There’s a rampant entrepreneurial myth: If my product or service is amazing, it will be successful.
I have fallen victim to this myth more times than I would like to admit.
“If I only have more time to build my product, more money to deliver my service, then and only then will I be successful.”
No. Stop it. Don’t perpetuate this nonsense.
Too many entrepreneurs and wantrapreneurs subscribe to this ideology. They spend countless hours on product and service development. The belief is:
“if I build a great product, take care of my customers, and deliver an amazing experience, the rest will take care of itself.”
Or worse yet, they are so inundated with fear about how long it will take to build said product or idea, that they never even get started…
Oxygen & Water > Food
Amazing products NEED brilliant marketing. They NEED rockstar sales. It’s like humans need oxygen and water to survive more than food. You just can’t exist as a business if you don’t know how to properly sell and market. You can eat at the product buffet all day long, but if you can’t breath or hydrate, you are dead meat. Marketing is water. Sales is oxygen.
This anology is very telling. Think about how long you can survive without each:
Without oxygen, it’s minutes. If you can’t drive revenue from your earth shattering product, your product will asphyxiate before you get to add that really cool feature.

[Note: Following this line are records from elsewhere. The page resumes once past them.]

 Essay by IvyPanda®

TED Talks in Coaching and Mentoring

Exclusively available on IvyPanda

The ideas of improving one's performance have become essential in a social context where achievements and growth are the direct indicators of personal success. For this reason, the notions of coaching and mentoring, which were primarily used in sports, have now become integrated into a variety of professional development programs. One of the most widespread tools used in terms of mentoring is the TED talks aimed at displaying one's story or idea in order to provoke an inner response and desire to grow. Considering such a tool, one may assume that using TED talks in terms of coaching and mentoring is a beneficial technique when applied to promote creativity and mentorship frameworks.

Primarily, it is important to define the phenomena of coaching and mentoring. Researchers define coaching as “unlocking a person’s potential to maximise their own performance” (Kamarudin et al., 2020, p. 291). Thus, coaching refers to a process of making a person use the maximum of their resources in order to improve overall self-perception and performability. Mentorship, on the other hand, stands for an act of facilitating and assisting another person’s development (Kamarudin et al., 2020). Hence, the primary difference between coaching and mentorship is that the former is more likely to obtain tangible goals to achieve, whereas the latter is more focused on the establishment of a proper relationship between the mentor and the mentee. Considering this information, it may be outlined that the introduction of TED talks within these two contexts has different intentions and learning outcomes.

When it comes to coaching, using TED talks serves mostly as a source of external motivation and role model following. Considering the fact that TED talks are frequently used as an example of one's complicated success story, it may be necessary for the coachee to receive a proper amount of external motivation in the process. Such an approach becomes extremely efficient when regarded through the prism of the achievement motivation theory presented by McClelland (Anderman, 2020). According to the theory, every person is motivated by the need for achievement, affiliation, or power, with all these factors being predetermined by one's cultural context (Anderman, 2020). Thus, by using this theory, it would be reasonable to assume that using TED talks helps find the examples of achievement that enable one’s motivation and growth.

Without water, it’s days. If you can’t find a market segment with a cost-effective way of reaching them, you will never gain momentum.
Without food however, you can survive beyond a month. And to test this, I have sold products that I hadn’t finished and as long as I delivered them within about 30 days, my customers were still ecstatic.
Brilliance Fails Daily
I know dozens of entrepreneurs that had brilliant products that FAILED simply because they didn’t understand how to reach customers (rather, buyers) that could help breath life into them before money ran out. Or worse than that – some I know were so stuck on who they thought their customer was only to find out their product could have been a home run with a completely different audience… but alas the bank went dry before a pivot could happen.
The momentary exception of course is when you borrow or take on investment. In those cases you can work on your product all day long and forget about customers altogether. Well, of course until you run out of money. At which time the problem will be even more magnified. Where do we pay for this staff? Or this office? Or this server?
Better start hustlin’.
I have seen this phenomenon in tiny startups and massive corporations…they spend months and months on a product or service and then when they are ready to launch they send out a single email. The think:
“Now the orders will pour in.”
But they get nothing. Or at least not enough to keep the party going.
Interest in the product fades.
“This must not have been a great idea…” they think.
I’m not saying that I know best – I’ve screwed this up with the best of them.
But in a recent launch my business has been working on, we created over sixty email communications: that is SIX-ZERO. Add on top of that the Facebook ads: DOZENS. On top of that the 1 on 1 calls with customers to validate what we were working on. Then the partnerships we forged to help us promote. We even created a compelling live launch event (um, play out of Steve Jobs book anyone?).
The net result: we drove sales on launch day.
There have been times that I ignored how imperative it is to invest just as much (or more) time in sales and marketing as in product development.
I’ve forgotten this vital truth to running my business.
I got tired of the tactics. I almost resented having to spend so much time thinking about how to reach customers.
I once spent eighty hours on a product and then sent a single email telling people about it (the email took about fifteen minutes). The product failed. Sales were close to zero. I lost money. I found myself passing judgement on the product: must not have resonated with my audience…I need to change my product. I need to pivot the business.
The cycle is viscous. Must be the product. Need to spend more time on the product.
Which of course leads to less sales which leads to less sales…
Selling ain’t bad. Smart marketing ain’t the enemy folks.
Matter of fact…these days, I work on sales and marketing before anything else. I validate my products using methods from the Lean movement. Sell a product to someone before the product even exists. Create landing pages or advertisements for something before investing money in development.
Do the sales and marketing before a product exists.
Or, I will launch a very scaled down version of a product prior to thinking of scale. If everything goes well, increase investment.
So what’s the lesson here? What can you learn from my trials-by-fire to overcome a fear or anxiety with your next product?
Think to yourself: are we spending enough time marketing this thing? If we’re spending 100 hours on product development, can we afford to also spend 100 hours on marketing and sales?
If you can, I believe your products will be much healthier. They will resonate with your audience that much more.
People will actually buy them.
And hopefully, the world will get a chance to experience your amazing.